Feelings are running high. Russian Orthodox churches in Ukraine have been vandalized, and anti-Russian graffiti are seen on walls around the country.

In Azerbaijan, the situation is less violent, but is just as confused. Azeris presently have their fourth alphabet just in this century: they went from Arabic to Latin (Roman), then to Cyrillic, and are now back to Latin (modern, with a few Turkish letters).
Azeri, or Azerbaijani, is spoken not only in Azerbaijan, where it is the official language (Article 21 of Chapter 2 of the Constitution of the Azerbaijan Republic (7)) but also in Iran, on the west bank of the Caspian Sea, as well as in parts of Austria and Georgia. About six to seven million people supposedly speak the language in Azerbaijan, but this figure is high if "speak" means "full literacy": the population of Azerbaijan is just over seven million, about one million of whom are displaced refugees from the conflict with Armenia.

Another four million people in Iran speak Azeri; part of Iran used to belong to the Azeris, and is still often referred to as "Southern Azerbaijan" in the Azeri press. According to a January, 2000, report from the Institute for War and Peace Caucasus Reporting Service, "there are currently around 30 million ethnic Azeris living in Iran, nearly half of the country's population, mainly in two north-western regions known as Eastern and Western Azerbaijan" (8).

From the Turkic subgroup of the Altaic language family, Azeri, or Azerbaijani, forms the Southwestern, or Oghuz, branch of the family, whose primary dialects include the Northern, Southern, Eastern, Western, Central, Eastern Anatolian, Northern Iranian, and Southern Iranian Azerbaijani dialects.
Traditionally, Azeri was written in Arabic script, and Arabic writing can still be seen on many of the older structures in Azerbaijan (notably the Shirvanshah's Palace - some of which dates from the 15th century - in Baku, Azerbaijan. When we were there, all of the old facing stones from the top of the parapets were lying on the ground undergoing renovation, and the flowing Arabic script was still remarkably clear).

What you need to do
According to the text on the Azeri language, what sequence of alphabets have Azeris used in this century?

Data shown

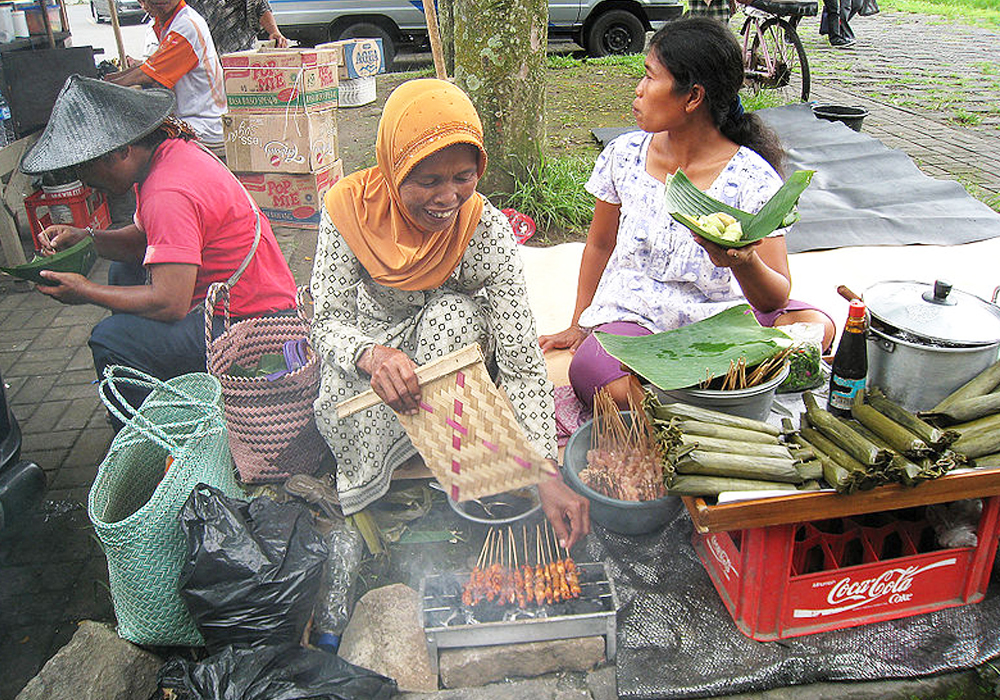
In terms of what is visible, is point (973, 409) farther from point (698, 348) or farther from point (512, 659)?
point (512, 659)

Output below
They went from Arabic to Latin (Roman), then to Cyrillic, and are now back to Latin, in a modern form with a few Turkish letters.